Twenty-first century artistic creation has the potential to become an invitation for all life-explorers to contribute to, and savor, the ecological feast wherein spirit and life are reunited & live together in ways that reveal possibility, mystery, doorways we enter through dreams. Here all people may touch on discovering a New World, or maybe a True World, we become witness to. So we share . . . for those who have not yet lived enough to enter on their own.
We who have explored and seen, experienced and known, have been given an opportunity and challenge to be harbingers of a twenty-first century enlightenment: To bring elucidating light to shine upon some of the darkly empty places in the human psyche. Perhaps our light shines on the micro world of interdependent organisms, or perhaps on the macro world of large creatures we often perceive as living as electronic machines.
As we bear witness to the light of life that guides our work, we will come more and more to live in its light ourselves. And what is of seemingly endless complexity will become a seamless simplicity. That is the gift. Earned by our hard work, our persistence, our joy, our loneliness, our delight, our passion, our sacrifice. You and I become partners as explorer-artists by going through that doorway together, with the world opening out before us onto a reality that flows seamlessly through all space and time.
Because we have chosen, we are chosen. Because we have asked, it has been given us. Because we are open to blessing in this way, while we are alive on this good earth, we are blessed. Let us share the wealth . . . . .
Posted in Uncategorized
NOTE: For those of you who have not yet read the last (prose) post, “Blue Whales Singing,” if you scroll down past the following poem, you will find it. Also, if you click on the box above, READERS’ SHARE, you can read and add your own (short) sealife stories or supporting text. Please join in the circle!
Sub/Marine (We All Balance Life)
we are they are
otters shore birds
in the zone
beneath the water
hidden world beneath
the plunge complete
the myriad plants
in weight-hung balance
evened by the
blood and water
blood as water
all are held
and held as one
rise up down
like we human ones
live life within
harsh worlds of
back and forth and
home and forth with
consciousness to modulate
the mystery on and on
is how all life
can live such lives
and learn to seek
and how all come
to move to speak
no matter where
and to be
I’m guessing that not all of you have pretended to have a tongue like a Blue Whale singing. Since I have, after obtaining a few basic facts, I thought I’d share my experience with you. It is replicable. And might give pause for thought. Or something.
1. The blue whale is the largest mammal, possibly the largest animal, to ever inhabit the earth. It’s taxonomic name is Balaenoptera musculus if you want it look it up.
2. The tongue of a Blue Whale is the size of an elephant. It weighs three tons.
3. You could drive your car into the mouth of a Blue Whale.
4. The krill-strainer on a Blue Whale is larger than a tennis court net.
5. Krill are tiny shrimp which Blue Whales eat by the tonnage. During the summer feeding season, Blue Whales can eat up to 40 million tons of krill a day. Now the cavities used for eating are also important for communicating.
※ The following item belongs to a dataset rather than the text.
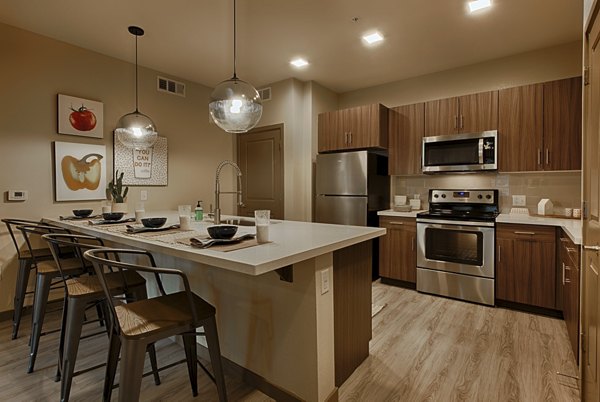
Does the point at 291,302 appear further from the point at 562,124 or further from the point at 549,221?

7. The blue whale communicates and vocalizes for whatever it feels like, including the basics of finding a mate, keeping its babies safe, hangng-out with others of its kind, marking out migration routes, and just singing because its comforting and feels good and makes a long journey more fun. Same stuff as people, more or less. The whale does these things by making patterns of deep and rumbling sounds which can be felt as much as heard, at least by other whales.
8. Most calls are so low frequency that they can’t be picked up by the human ear. These low-frequency sounds travel long distances through water, allowing blue whales to communicate with each other, and who knows what else, over hundreds, even thousands, of miles of ocean. It has even been reported that whales have communicated with land masses in between them.
I have spent the better part of the morning stretched out horizontally simulating a whale’s vocalizing. I have done this by moaning and otherwise vocalizing at different pitches, for different lengths of time, with my tongue in various positions.
After this lengthy experiment, I have concluded that the entire body (of a human, and probably, according to reports, a whale, and . . . well, you take it from there) — ahem — that the entire body becomes a resonance chamber once you open up and get the sounds going good.
I have also discovered that the skin which covers the body becomes permeable so that “you” occupy a much greater volume of space, a coherent body of resonance displacing less coherent resonances. Really, try it. I found that I could actually feel this in such a way that I could have sketched a map of this new kind of skin/body boundary-interface.
Given this awareness, I am open to the possibility that sounds made in this way are likely to both “travel” over very long distances, and also, in that quantum physics mysteryland sort of way, instantaneously BE someplace else resonating with whatever it shares affinity.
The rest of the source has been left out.